If you like the lube, you can get an aluminum plate made that fits between your bench and the 4500 and extends out the back far enough to lay an iron down. Aluminum will transfer the heat fairly quickly and used irons can be had pretty cheap. I actually prefer the iron to a factory heater because you have more control over the amount of heat.

epj
10-22-2008, 11:10 AM
Looking at some of the boolits in better light, there is a definite "pink" cast to the lube.
As far as using an iron, I have the 4500 mounted on a pedestal stand intended for a bench grinder. This makes it sort of portable and allows me to set up in the den and size boolits while we watch TV. It is steel construction. There is room behind the sizer to lay an iron on the base. Wonder if the steel (looks like about 3/16" plate) would conduct heat?

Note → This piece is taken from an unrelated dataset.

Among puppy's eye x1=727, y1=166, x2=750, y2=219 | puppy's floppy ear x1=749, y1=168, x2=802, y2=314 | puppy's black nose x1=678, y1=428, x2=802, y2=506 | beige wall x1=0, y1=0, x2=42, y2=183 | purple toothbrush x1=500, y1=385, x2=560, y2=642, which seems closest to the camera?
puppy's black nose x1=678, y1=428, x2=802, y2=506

The best set-up would probably be an aluminum plate under the sizer with some insulating material between it and the steel base plate. This would keep the stand from sinking away too much heat, and also keep the base from getting too hot to touch. Wadda ya think?

Meatco1
10-22-2008, 12:29 PM
John, you come up with some pretty clever ideas!!

I use a 1st generation Lube-A-Matic, and your Iron idea sounds like a good one to me!

Thanks,

Richard

yondering
10-22-2008, 01:16 PM
The reason for using aluminum is that it transfers heat very well; much better than steel. When heating a piece of aluminum, the whole piece gets hot (this makes it difficult to weld), but with steel, the heat stays localized to some extent. Keep in mind, both conduct heat pretty well, but aluminum is much better.

hunter64
10-22-2008, 01:35 PM
I did the iron thing for about 4 years and it works great. I always put to much pressure on the lube and inevitably the lube would leak out the bottom of my 450. So I kind of killed two birds with one stone. I bought a 5/8 thick piece of aluminum from a metal store (about 5 bucks) that was just slightly bigger than the base of the 450. I clamped the aluminum to the base of the 450 and drilled 6 holes thru the aluminum and into the base of the 450 around the outside (don't go to deep). I tapped all the holes and screwed 6 #10 cap headed screws thru the aluminum and into the base of the 450. I put a small circular rubber o-ring on the bottom of the 450 and when I tightened the aluminum base to the bottom there is no way that lube will leak out again. I bought the heater for the Lyman 4500 and drilled a hole in the back of the aluminum block to hold the heater, threaded a set screw and there you have it, a heated lubber that will never leak. Now I don't have to worry about leaking lube and when I use the lubber I plug in the heater for about 20 minutes before I start and I am good.